» **TASK STATEMENT**
Please output the lines from the one with "United States, site archbold_FL-41." through the end of the data exactly as written, omitting all pictures.
[EXTRACTED DATA]
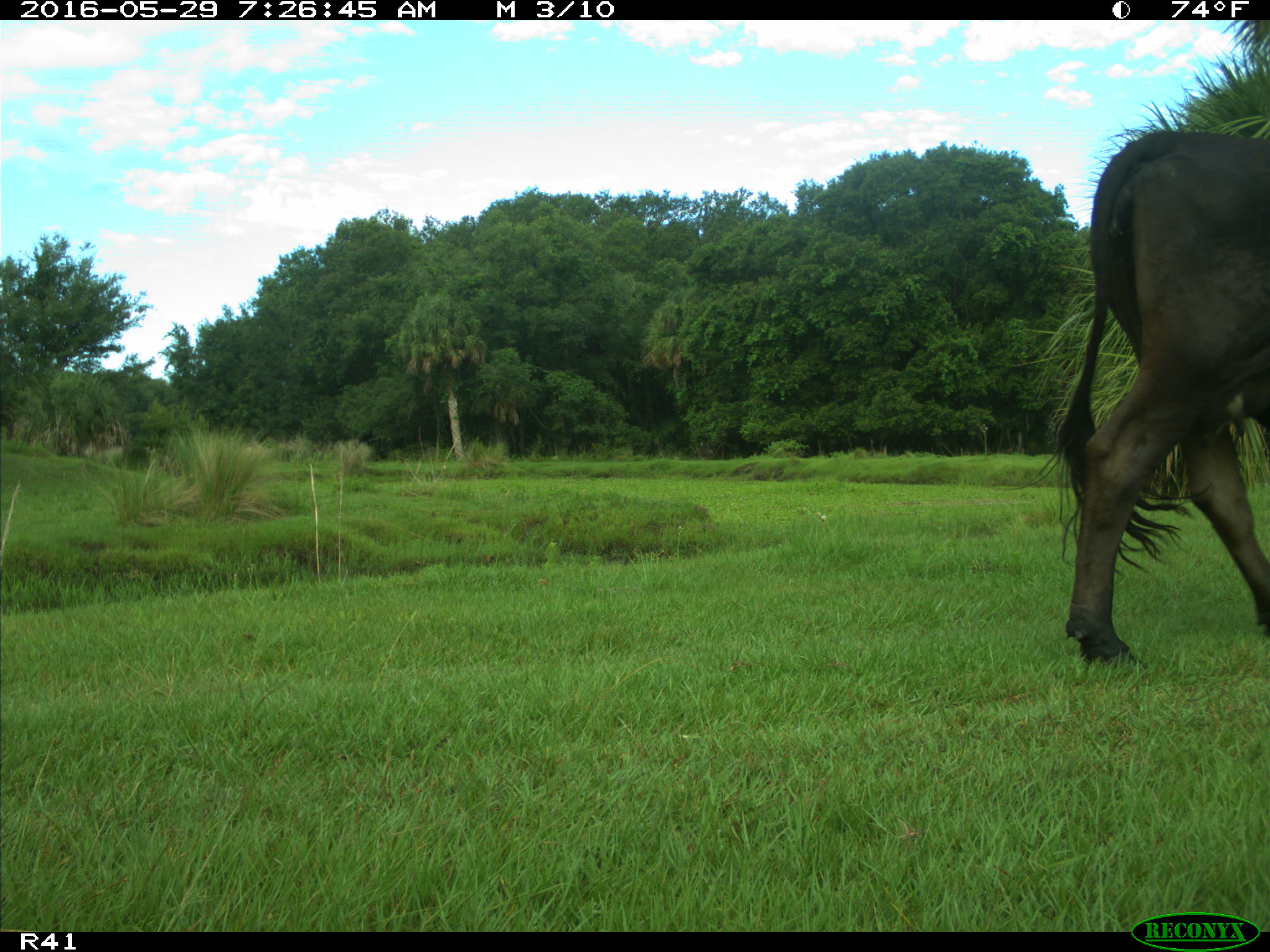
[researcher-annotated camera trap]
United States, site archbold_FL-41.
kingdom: Animalia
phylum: Chordata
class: Mammalia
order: Artiodactyla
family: Bovidae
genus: Bos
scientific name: Bos taurus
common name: domestic cow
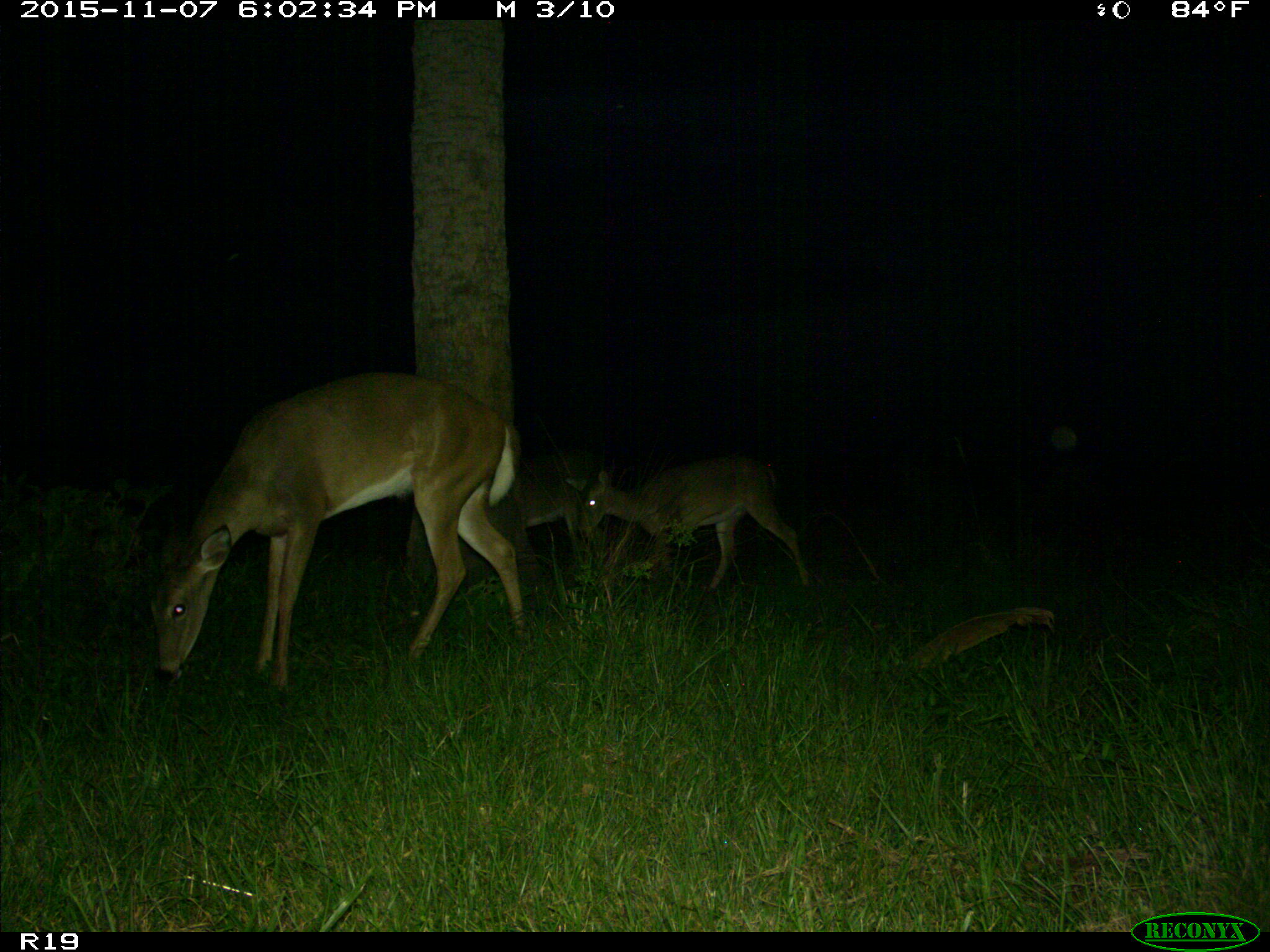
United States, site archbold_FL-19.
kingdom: Animalia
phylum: Chordata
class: Mammalia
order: Artiodactyla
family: Cervidae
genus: Odocoileus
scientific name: Odocoileus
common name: deer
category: unidentified deer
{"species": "unidentified deer (deer) (Odocoileus)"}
[/EXTRACTED DATA]
» **WRITTEN ANSWER**
United States, site archbold_FL-41.
kingdom: Animalia
phylum: Chordata
class: Mammalia
order: Artiodactyla
family: Bovidae
genus: Bos
scientific name: Bos taurus
common name: domestic cow
United States, site archbold_FL-19.
kingdom: Animalia
phylum: Chordata
class: Mammalia
order: Artiodactyla
family: Cervidae
genus: Odocoileus
scientific name: Odocoileus
common name: deer
category: unidentified deer
{"species": "unidentified deer (deer) (Odocoileus)"}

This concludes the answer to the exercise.